::: Material to process :::

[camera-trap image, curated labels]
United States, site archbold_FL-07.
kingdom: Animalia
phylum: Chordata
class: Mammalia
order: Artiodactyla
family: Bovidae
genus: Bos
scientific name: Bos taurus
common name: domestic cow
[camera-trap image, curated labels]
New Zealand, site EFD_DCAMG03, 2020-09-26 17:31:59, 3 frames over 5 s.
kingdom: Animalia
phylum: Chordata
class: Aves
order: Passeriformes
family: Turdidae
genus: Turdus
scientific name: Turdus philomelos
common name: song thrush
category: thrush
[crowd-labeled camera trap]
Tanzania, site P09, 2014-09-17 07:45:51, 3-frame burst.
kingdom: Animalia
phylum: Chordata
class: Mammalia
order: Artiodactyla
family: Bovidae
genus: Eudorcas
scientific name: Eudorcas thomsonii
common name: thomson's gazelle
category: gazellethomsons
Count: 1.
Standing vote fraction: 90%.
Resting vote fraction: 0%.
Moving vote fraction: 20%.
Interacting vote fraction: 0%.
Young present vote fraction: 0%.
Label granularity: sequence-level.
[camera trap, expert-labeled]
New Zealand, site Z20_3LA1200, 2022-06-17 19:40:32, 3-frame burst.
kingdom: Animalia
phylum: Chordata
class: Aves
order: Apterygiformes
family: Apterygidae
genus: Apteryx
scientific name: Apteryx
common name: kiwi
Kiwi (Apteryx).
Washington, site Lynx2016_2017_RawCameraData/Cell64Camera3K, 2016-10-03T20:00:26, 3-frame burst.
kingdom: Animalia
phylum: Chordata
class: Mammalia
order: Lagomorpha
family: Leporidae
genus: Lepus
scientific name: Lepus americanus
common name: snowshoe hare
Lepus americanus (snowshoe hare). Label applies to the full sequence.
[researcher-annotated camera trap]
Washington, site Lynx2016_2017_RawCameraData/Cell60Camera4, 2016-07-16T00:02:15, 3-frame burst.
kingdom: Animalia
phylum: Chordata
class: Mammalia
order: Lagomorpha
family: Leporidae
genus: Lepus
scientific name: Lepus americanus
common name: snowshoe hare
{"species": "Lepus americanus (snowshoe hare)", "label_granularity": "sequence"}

:::

# [Task]
The records need to be set down again without a single difference.

# [Answer to the problem]
[camera-trap image, curated labels]
United States, site archbold_FL-07.
kingdom: Animalia
phylum: Chordata
class: Mammalia
order: Artiodactyla
family: Bovidae
genus: Bos
scientific name: Bos taurus
common name: domestic cow
[camera-trap image, curated labels]
New Zealand, site EFD_DCAMG03, 2020-09-26 17:31:59, 3 frames over 5 s.
kingdom: Animalia
phylum: Chordata
class: Aves
order: Passeriformes
family: Turdidae
genus: Turdus
scientific name: Turdus philomelos
common name: song thrush
category: thrush
[crowd-labeled camera trap]
Tanzania, site P09, 2014-09-17 07:45:51, 3-frame burst.
kingdom: Animalia
phylum: Chordata
class: Mammalia
order: Artiodactyla
family: Bovidae
genus: Eudorcas
scientific name: Eudorcas thomsonii
common name: thomson's gazelle
category: gazellethomsons
Count: 1.
Standing vote fraction: 90%.
Resting vote fraction: 0%.
Moving vote fraction: 20%.
Interacting vote fraction: 0%.
Young present vote fraction: 0%.
Label granularity: sequence-level.
[camera trap, expert-labeled]
New Zealand, site Z20_3LA1200, 2022-06-17 19:40:32, 3-frame burst.
kingdom: Animalia
phylum: Chordata
class: Aves
order: Apterygiformes
family: Apterygidae
genus: Apteryx
scientific name: Apteryx
common name: kiwi
Kiwi (Apteryx).
Washington, site Lynx2016_2017_RawCameraData/Cell64Camera3K, 2016-10-03T20:00:26, 3-frame burst.
kingdom: Animalia
phylum: Chordata
class: Mammalia
order: Lagomorpha
family: Leporidae
genus: Lepus
scientific name: Lepus americanus
common name: snowshoe hare
Lepus americanus (snowshoe hare). Label applies to the full sequence.
[researcher-annotated camera trap]
Washington, site Lynx2016_2017_RawCameraData/Cell60Camera4, 2016-07-16T00:02:15, 3-frame burst.
kingdom: Animalia
phylum: Chordata
class: Mammalia
order: Lagomorpha
family: Leporidae
genus: Lepus
scientific name: Lepus americanus
common name: snowshoe hare
{"species": "Lepus americanus (snowshoe hare)", "label_granularity": "sequence"}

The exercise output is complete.